Йорк назначил себя командующим Кале и продолжал быть наместником в Ирландии. Эти действия были вполне естественны, укрепили его лидерские позиции и отнюдь не являлись примером злоупотребления полномочиями. Последовало несколько других, довольно скромных и нейтральных пожалований и назначений. За время протектората Йорка земли или титул получили королева, герцог Бекингем, Джаспер и Эдмунд Тюдоры. Лицам из ближайшего окружения герцога, например старшему сыну Солсбери, графу Уорику (также известному как Ричард Невилл), не досталось ничего[195]. Но вопиющим пробелом в политике Йорка, нацеленной на мир и урегулирование конфликтов, были его плохие отношения с Эдмундом Бофортом, герцогом Сомерсетом, которые он так и не смог наладить. Весь 1454 год Сомерсета продержали в Тауэре. Он с интересом следил за событиями во внешнем мире, используя сеть агентов, работавших под прикрытием: «Шпионы заходили в каждый господский дом в стране: иногда как [монахи], иногда как моряки… некоторые под другой личиной, они докладывали ему все, что могли увидеть…»[196] Убийство Сомерсета привело бы к расколу. В тюрьме же у него было время обдумать положение, выждать, пока придет его время, и надеяться, что колесо фортуны, как на популярном изображении, вскоре повернется еще раз.

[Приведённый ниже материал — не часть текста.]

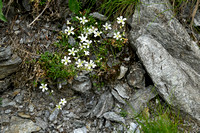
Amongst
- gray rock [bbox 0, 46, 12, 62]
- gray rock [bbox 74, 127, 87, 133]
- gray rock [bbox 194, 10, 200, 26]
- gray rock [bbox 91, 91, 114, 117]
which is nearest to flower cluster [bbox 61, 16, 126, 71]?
gray rock [bbox 91, 91, 114, 117]

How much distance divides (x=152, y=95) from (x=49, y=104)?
2.01 meters

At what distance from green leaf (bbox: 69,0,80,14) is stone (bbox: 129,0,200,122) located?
3.81ft

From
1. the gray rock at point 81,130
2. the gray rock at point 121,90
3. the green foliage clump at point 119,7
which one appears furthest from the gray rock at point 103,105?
the green foliage clump at point 119,7

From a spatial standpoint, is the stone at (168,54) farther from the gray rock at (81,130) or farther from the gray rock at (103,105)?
the gray rock at (81,130)

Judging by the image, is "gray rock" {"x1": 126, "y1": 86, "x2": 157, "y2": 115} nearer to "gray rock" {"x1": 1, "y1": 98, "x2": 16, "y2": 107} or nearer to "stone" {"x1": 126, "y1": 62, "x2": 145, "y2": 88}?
"stone" {"x1": 126, "y1": 62, "x2": 145, "y2": 88}

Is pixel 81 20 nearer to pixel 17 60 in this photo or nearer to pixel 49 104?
pixel 17 60

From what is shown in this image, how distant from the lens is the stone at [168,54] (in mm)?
3975

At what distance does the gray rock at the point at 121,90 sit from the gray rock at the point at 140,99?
14cm

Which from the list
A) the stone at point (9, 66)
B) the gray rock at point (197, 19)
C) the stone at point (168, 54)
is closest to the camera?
the stone at point (9, 66)

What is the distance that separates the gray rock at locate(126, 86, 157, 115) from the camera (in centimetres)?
412

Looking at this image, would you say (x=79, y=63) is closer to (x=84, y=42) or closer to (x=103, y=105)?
(x=84, y=42)

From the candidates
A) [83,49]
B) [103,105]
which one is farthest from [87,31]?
[103,105]

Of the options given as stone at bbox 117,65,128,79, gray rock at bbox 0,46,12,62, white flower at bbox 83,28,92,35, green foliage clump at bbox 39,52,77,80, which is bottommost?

В Рождество 1454 года, больше чем через год после внезапного удара, Генрих VI очнулся. Чувства возвращались так же быстро, как в свое время покинули его. Через два дня после Рождества он приказал казначею отправить благодарственные дары в Кентерберийский собор, а в понедельник 30 декабря королева Маргарита показала отцу четырнадцатимесячного сына. Генрих «спросил, как звали принца, и королева ответила, что Эдуард, а затем он поднял руки и возблагодарил Господа». Он не помнил ничего из сказанного или происходившего рядом с ним в период оцепенения, но, казалось, был невероятно счастлив, что поправился. Когда министры поняли, что он вновь может разговаривать с ними «так же хорошо, как прежде», они «заплакали от радости»[197].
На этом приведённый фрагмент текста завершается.